Moonrat, otherwise known as Editorial Ass, has a brilliant post up on her blog today, entitled What Can I Expect of My Agent? Her big two must haves: Full Fiscal Disclosure and Comfortable Communication. Click through for the rest, including some frequently asked questions.
But what does that MEAN? Moonrat explains some, but I’ll add my own thoughts as well.
In terms of Full Fiscal Disclosure, as an author, you are entitled to all the information your agent receives about the financial status of your books. Have they earned out? By how much? How many copies have sold? When money comes in from a publisher, your share should be sent to you within 5 to 10 business days of receipt (specific times may vary depending on each agent, but should be laid out in writing in your agent agreement). In addition, all money for an agent’s clients should be kept in a separate bank account than the one the agent uses for his or her general business expenses. This is a standard set out by the Association of Author’s Representatives (the AAR), an organization I’m proud to have officially joined. To whit:
Members must maintain separate bank accounts for money due their clients so that there is no commingling of clients’ and members’ funds. Members shall deposit funds received on behalf of clients promptly upon receipt, and shall make payments of domestic earnings due clients promptly, but in no event later than ten business days after clearance.
It’s the second rule in the AAR’s Canon of Ethics, which shows how important it is.
Comfortable Communication is a less structured idea, but basically, I see it as this: if you’re my client, I have time for you.

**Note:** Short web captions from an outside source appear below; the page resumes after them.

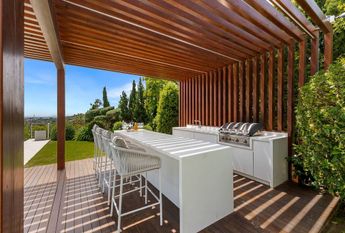 6 bedroom luxury Villa for rent in Nueva Andalucia, Andalusia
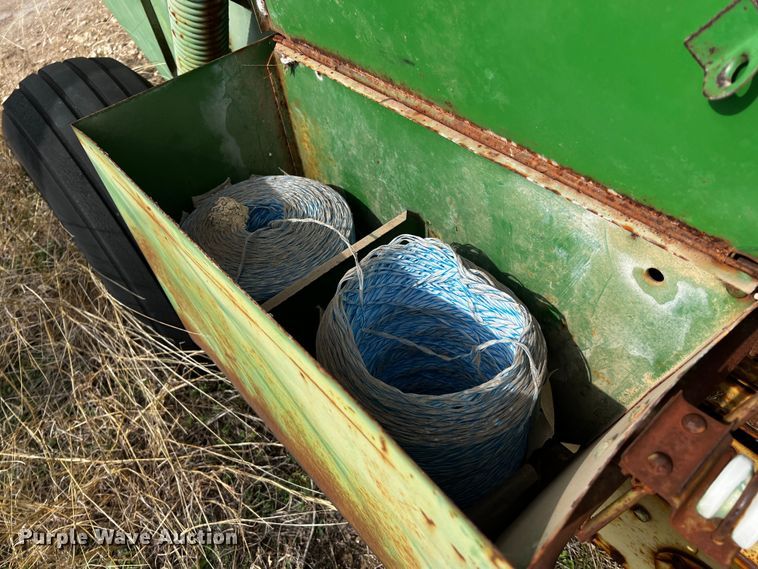 image for item MF9805 John Deere 510  round baler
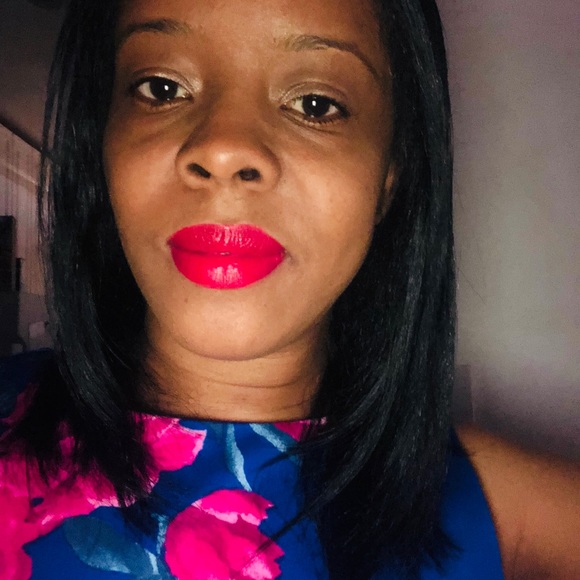 Meet your Posher, Simone - Picture 1 of 1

Always. You want to know what’s going on with your book? I’m going to tell you. Your emails are not ignored, and any question you may have for me is treated with respect and due consideration. Now, does that mean that I’m going to respond to your worried emails at 11:35pm instantaneously? Probably not, but then again, I just might. What I’m not going to do is ignore them for days.
I hear about these authors who don’t get responses from their agents to emails or phone calls for weeks on end, and I just don’t understand! Sure, something may come up in a day, and I might not be able to respond to your question the same day I receive it (probably because I’m dealing with something else for another client), but I WILL respond. That’s my promise to my clients.
In fact, as soon as I finish this blog post, I’m going to respond to an author’s email I received yesterday, that I wasn’t able to get to right away.
For another agent’s thoughts on what being an agent means in terms of responses, please check out Rachelle Gardner’s recent post on griping:
if you’re an unagented author, you should be glad agents prioritize their clients over the thousands of non-clients who contact us each year. One of these days when you have an agent, you’ll want your agent paying more attention to you than to all those others who are clamoring for attention.
What do you think? What do you want in an agent that we haven’t covered? What’s the most important thing to you in that relationship?